Le Tribunal de Grande Instance de Paris a jugé que le film autobiographique « Nous trois ou rien » réalisé par l’artiste Kheiron, constituait une adaptation non autorisée du livre antérieur coécrit par son père et dont la société d’édition détenait les droits d’exploitation.
La société LES EDITIONS DE L’ATELIER détient les droits d’édition du livre « Téhéran-Paris », coécrit par Monsieur Hibat Tabib et Madame Nathalie Dolle. Cet ouvrage autobiographique de 2007, retrace le parcours de Monsieur Tabib depuis son enfance en Iran jusqu’à son installation en France. En 2013, son fils, l’artiste Kheiron, a entamé la réalisation d’un film écrit par lui et qui raconte à son tour, la vie de sa famille. Le film « Nous trois ou rien » est sorti en salle en 2015. Considérant que cette oeuvre constituait une adaptation non autorisée du livre « Téhéran-Paris », LES EDITIONS DE L’ATELIER ont assigné en contrefaçon, les sociétés coproductrices du film, son auteur-réalisateur et les coauteurs de l’ouvrage de 2007.
Le jugement rendu le 22 mars 2018 a fait droit à ces demandes. Le Tribunal a d’abord rejeté comme prescrite, la nullité du contrat d’édition invoquée par les deux auteurs du livre. La décision rappelle que « l’action en nullité du contrat d’édition tirée de la violation des dispositions impératives de l’article L.131-4 du Code de la propriété Intellectuelle se prescrit par cinq ans à compter de la signature du contrat ». Le contrat dont la nullité était poursuivie avait été signé le 14 mars 2007. « Au jour de la signification des conclusions par lesquelles les auteurs avaient sollicité la nullité du contrat d’édition le 26 janvier 2017, le délai de prescription était donc expiré ». Le jugement précise que « l’exception de nullité ne peut jouer que pour faire échec à la demande d’exécution d’un acte juridique n’ayant reçu aucune exécution ». Or ; ici le contrat n’était pas opposé aux auteurs du livre mais uniquement aux sociétés coproductrices du film « Nous trois ou rien » ; de sorte que le moyen tiré du caractère perpétuel de l’exception de nullité ne pouvait pas prospérer.

□ □ □ □ □ □ □

▶ **Exercices à réaliser**:
(1) D'après le texte sur l'affaire « Nous trois ou rien », à quelle date le Tribunal a-t-il rendu son jugement ?
(2) Pourquoi, selon le texte sur l'affaire « Nous trois ou rien », le Tribunal a-t-il rejeté la demande de nullité du contrat d'édition présentée par les deux auteurs du livre ? Répondez en une à trois phrases.
(3) Poursuivez le texte sur l'affaire « Nous trois ou rien » à partir de sa dernière phrase.

□ □ □ □ □ □ □

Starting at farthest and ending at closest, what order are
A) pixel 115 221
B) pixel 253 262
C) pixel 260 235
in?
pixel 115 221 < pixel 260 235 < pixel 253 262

□ □ □ □ □ □ □

▶ **Réponses aux exercices**:
(1) Le 22 mars 2018.

(2) L'action en nullité fondée sur l'article L.131-4 du Code de la propriété intellectuelle se prescrit par cinq ans à compter de la signature du contrat, signé ici le 14 mars 2007. Lorsque les auteurs ont signifié leurs conclusions le 26 janvier 2017, ce délai était donc expiré. Enfin, l'exception de nullité ne pouvait pas jouer, car le contrat était opposé non aux auteurs mais aux seules sociétés coproductrices du film.

(3)
Les coauteurs du livre soutenaient également que dans la mesure où l’un d’entre eux n’avait pas signé un contrat d’adaptation audiovisuelle avec l’éditeur, ce dernier n’était pas titulaire des droits d’adaptation de « Téhéran-Paris ». Le contrat d’adaptation audiovisuelle avait bien été adressée aux deux auteurs mais Madame Dolle n’avait pas signé ses exemplaires. Pour le Tribunal, « il s’ensuit que l’éditeur ne peut se prévaloir de la cession par Madame Dolle de ses droits d’adaptation audiovisuelle sur sa contribution » car « l’exigence posée par l’article L.131-3 du Code de la propriété intellectuelle d’un document distinct du contrat d’édition fait naturellement obstacle à ce qu’une cession implicite des droits d’adaptation audiovisuelle s’induise de la signature du seul contrat d’édition ». Madame DOLLE était restée propriétaire des droits d’adaptation de sa contribution, de sorte qu’elle était cotitulaire – avec la société d’édition cessionnaire des droits de son coauteur – des droits patrimoniaux d’adaptation audiovisuelle du livre. Et dans la mesure où tous ces ayants droit étaient partie au procès, l’action de l’éditeur restait recevable. Les juges ont ainsi pu se prononcer sur la contrefaçon poursuivie.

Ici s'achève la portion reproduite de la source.